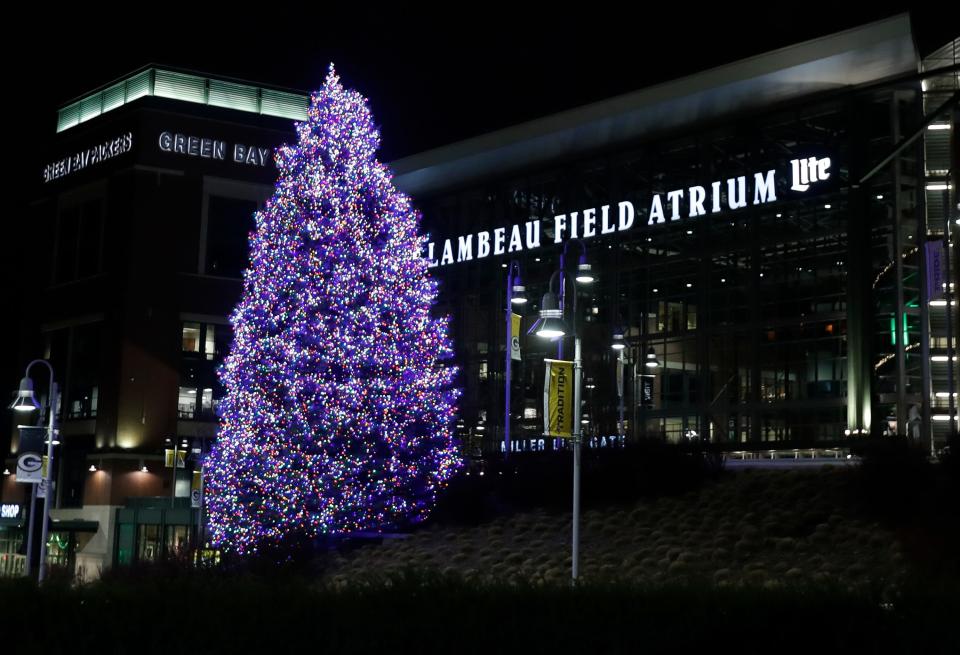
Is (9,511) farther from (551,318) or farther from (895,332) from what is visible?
(551,318)

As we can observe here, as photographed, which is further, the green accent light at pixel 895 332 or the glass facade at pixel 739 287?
the glass facade at pixel 739 287

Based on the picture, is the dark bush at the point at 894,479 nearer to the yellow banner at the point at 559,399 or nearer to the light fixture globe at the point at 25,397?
the yellow banner at the point at 559,399

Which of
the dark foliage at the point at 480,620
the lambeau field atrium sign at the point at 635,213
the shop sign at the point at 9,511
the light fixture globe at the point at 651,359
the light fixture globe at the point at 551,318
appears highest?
the lambeau field atrium sign at the point at 635,213

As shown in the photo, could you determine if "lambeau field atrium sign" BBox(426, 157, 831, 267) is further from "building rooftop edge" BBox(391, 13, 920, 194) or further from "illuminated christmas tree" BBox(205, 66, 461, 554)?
"illuminated christmas tree" BBox(205, 66, 461, 554)

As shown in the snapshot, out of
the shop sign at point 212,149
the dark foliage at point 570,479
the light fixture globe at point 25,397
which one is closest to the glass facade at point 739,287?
the dark foliage at point 570,479

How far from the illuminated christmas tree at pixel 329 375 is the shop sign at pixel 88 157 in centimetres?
4334

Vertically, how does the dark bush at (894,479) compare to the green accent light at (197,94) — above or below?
below

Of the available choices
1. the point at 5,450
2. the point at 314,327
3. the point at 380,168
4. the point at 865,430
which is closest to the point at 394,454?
the point at 314,327

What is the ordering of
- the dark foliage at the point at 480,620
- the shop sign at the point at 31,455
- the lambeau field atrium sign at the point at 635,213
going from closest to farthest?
the dark foliage at the point at 480,620
the shop sign at the point at 31,455
the lambeau field atrium sign at the point at 635,213

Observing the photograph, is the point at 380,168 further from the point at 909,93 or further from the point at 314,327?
the point at 909,93

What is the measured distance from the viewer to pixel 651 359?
55312mm

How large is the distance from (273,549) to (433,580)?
72.5 ft

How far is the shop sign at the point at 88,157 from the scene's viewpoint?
7844 cm

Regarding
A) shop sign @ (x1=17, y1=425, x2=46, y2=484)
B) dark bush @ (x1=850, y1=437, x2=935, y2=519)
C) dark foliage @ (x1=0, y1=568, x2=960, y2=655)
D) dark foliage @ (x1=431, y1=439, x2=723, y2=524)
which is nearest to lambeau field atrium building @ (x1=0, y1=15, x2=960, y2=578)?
dark foliage @ (x1=431, y1=439, x2=723, y2=524)
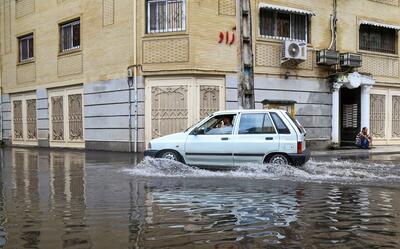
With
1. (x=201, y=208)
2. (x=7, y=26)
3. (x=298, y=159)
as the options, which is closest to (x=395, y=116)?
(x=298, y=159)

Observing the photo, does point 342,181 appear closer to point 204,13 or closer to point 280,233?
point 280,233

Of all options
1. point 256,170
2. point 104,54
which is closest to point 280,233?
point 256,170

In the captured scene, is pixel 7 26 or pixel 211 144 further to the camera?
pixel 7 26

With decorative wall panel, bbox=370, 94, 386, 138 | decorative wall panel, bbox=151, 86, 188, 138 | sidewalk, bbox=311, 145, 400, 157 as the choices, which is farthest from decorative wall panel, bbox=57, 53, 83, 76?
decorative wall panel, bbox=370, 94, 386, 138

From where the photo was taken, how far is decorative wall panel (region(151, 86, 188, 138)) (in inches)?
676

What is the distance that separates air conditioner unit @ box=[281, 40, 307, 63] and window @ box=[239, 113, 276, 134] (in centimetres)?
795

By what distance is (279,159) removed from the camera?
10.6m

WHAT YOU HAVE TO DO:
How many lines of the listing above contain the word "glass"? Reply with the number alone.

EXERCISE OUTPUT:
3